On New Year's Day 1991, the unlikely entourage arrived at the Bristol gym where Jim Martin was training Mark Carrier, a promising heavyweight whose father owned the Bristol International Raceway.

"I didn't want to train no woman," Jim Martin recalled. "I thought to myself, `I got a lady in my gym, I got a mother in my gym and a dog in my gym. My God, I've got to get rid of her.' "

She changed trainer's mind

In less than a week, however, the lady's work ethic, willingness to learn and warm smile made Martin think that "this girl could make me some money." A year later, she made him her husband.

The couple moved to Orlando, Fla., and Christy sparred regularly with men, including a 336-pounder who blackened her eyes. She eventually returned the favor.

In October 1993, thanks to a mutual friend, Don King invited the Martins to his office. After some persuading, a shy Christy Martin walked in, abandoned her inhibitions and began shadowboxing in front of King's desk.

"I did a few little moves, and he did his typical `heh-heh-heh' laugh," she said. Within five minutes, there was a contract to sign. Not a one-shot, let's-see-how-it-goes-if-the-crowd-likes-you-we-pay-you offer, like all her previous fight agreements.

King signed her to an exclusive four-year deal through 1997. Martin remains the first and only woman in King's stable of fighters.

King put her on a big ticket immediately - Julio Cesar Chavez versus Frankie Randall for Chavez's World Boxing Council superlightweight title in January 1994.

The MGM Grand's 15,000-seat Garden Center Arena was sold out. Martin, "not wanting to stink up the show," threw a flurry of head shots so fierce that the referee stopped her fight 40 seconds into the first round.

That spring, Martin fought again under Chavez-Randall. But it was Martin's fight, against Laura Serrano of Mexico, that came to a surprise conclusion: a draw after six rounds.

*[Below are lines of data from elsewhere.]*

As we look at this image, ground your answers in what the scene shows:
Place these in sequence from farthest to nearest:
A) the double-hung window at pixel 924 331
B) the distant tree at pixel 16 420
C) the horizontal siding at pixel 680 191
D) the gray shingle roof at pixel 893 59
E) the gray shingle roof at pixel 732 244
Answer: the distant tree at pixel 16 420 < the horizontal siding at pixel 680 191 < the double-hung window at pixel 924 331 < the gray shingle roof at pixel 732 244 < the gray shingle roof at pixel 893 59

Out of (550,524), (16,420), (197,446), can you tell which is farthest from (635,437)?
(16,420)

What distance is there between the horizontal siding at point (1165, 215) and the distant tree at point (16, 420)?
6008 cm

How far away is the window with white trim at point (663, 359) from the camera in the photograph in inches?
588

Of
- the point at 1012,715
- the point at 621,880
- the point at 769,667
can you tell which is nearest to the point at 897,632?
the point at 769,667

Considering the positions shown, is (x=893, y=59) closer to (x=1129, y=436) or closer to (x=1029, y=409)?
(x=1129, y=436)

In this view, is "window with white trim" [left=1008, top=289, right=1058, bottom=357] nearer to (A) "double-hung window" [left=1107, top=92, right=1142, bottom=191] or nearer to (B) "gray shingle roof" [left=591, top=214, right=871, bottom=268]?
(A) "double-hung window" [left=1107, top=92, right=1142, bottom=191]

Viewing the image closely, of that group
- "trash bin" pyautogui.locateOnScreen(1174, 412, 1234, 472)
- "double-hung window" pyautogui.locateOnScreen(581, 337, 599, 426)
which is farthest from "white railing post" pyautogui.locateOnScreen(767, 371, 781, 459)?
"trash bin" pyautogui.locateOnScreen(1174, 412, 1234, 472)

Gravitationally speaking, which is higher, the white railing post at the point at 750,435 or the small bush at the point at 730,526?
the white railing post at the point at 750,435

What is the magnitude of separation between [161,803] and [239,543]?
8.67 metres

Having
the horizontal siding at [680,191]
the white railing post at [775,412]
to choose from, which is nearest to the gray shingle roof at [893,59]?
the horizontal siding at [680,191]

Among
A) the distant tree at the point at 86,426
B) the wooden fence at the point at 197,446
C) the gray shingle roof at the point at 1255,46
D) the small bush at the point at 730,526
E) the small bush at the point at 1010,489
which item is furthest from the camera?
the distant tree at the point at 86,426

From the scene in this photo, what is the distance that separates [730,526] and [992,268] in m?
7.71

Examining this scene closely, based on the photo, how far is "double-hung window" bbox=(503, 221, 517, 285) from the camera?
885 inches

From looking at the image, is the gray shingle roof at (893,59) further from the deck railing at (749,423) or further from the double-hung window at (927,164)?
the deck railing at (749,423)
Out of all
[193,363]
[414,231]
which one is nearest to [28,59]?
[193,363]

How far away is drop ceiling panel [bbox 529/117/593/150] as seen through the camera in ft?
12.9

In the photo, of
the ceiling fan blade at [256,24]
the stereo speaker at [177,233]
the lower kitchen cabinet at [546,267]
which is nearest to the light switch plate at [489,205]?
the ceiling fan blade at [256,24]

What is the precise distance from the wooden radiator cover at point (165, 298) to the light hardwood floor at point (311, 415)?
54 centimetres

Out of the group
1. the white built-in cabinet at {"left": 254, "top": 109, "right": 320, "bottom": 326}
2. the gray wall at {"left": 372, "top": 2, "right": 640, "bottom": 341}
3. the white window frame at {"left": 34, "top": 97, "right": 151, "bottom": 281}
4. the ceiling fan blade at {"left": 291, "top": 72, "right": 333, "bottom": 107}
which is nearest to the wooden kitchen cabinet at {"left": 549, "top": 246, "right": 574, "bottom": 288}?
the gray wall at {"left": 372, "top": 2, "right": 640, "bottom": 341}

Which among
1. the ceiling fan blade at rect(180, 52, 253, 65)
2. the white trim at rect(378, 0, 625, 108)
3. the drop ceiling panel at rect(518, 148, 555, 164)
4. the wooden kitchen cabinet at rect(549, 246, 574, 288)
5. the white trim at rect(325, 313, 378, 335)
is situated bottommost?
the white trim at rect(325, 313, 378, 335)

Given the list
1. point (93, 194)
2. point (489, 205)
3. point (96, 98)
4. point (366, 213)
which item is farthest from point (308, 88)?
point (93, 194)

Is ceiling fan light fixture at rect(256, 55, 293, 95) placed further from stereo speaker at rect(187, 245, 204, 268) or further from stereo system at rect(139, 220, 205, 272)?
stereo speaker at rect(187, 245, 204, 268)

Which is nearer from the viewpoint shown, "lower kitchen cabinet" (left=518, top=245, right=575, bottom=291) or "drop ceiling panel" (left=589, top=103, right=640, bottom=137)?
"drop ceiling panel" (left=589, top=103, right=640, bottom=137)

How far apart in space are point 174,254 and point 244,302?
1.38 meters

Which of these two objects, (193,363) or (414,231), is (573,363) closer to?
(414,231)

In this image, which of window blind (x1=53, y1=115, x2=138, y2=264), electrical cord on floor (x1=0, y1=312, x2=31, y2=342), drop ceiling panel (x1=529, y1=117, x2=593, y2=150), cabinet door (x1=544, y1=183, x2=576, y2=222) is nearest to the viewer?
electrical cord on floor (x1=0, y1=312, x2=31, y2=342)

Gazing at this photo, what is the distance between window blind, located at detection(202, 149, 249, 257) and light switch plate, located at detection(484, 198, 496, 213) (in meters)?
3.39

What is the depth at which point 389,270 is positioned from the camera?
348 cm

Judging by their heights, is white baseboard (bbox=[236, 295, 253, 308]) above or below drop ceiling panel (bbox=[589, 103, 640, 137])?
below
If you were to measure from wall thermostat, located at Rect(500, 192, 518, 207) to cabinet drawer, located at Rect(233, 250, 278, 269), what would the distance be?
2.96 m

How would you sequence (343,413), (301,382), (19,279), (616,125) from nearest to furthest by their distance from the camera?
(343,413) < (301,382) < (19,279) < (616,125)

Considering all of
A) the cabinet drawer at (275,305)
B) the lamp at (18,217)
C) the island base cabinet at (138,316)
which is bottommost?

Rarely do Martin's bouts go the distance. The matchmaker Bobby Mitchell says that is a testament to her skill, not to a deficiency or dearth of opponents. "She wants to fight the best to prove she's the best," he said. "We look for the toughest fights we can find. I have four or five more fights I could line up for Christy."

Microscope "frustrating"

Before Mitchell met Martin, he said, he was against putting women on a show. "Once I saw Christy fight, I was just shocked," he said. "No words can describe how surprised I was at her ability, her style, technique, power and the way she carries herself in the ring."

Another skeptic, another convert.

On one hand, she relishes the fans she has won who appreciate her dynamic, crisp and creative punching style, yet on the other, she admits that "sometimes it's frustrating, being under a microscope, always being critiqued" as a representative of all women who fight.

"How can I do anything more spectacular," she asked, "than knock out my opponents?"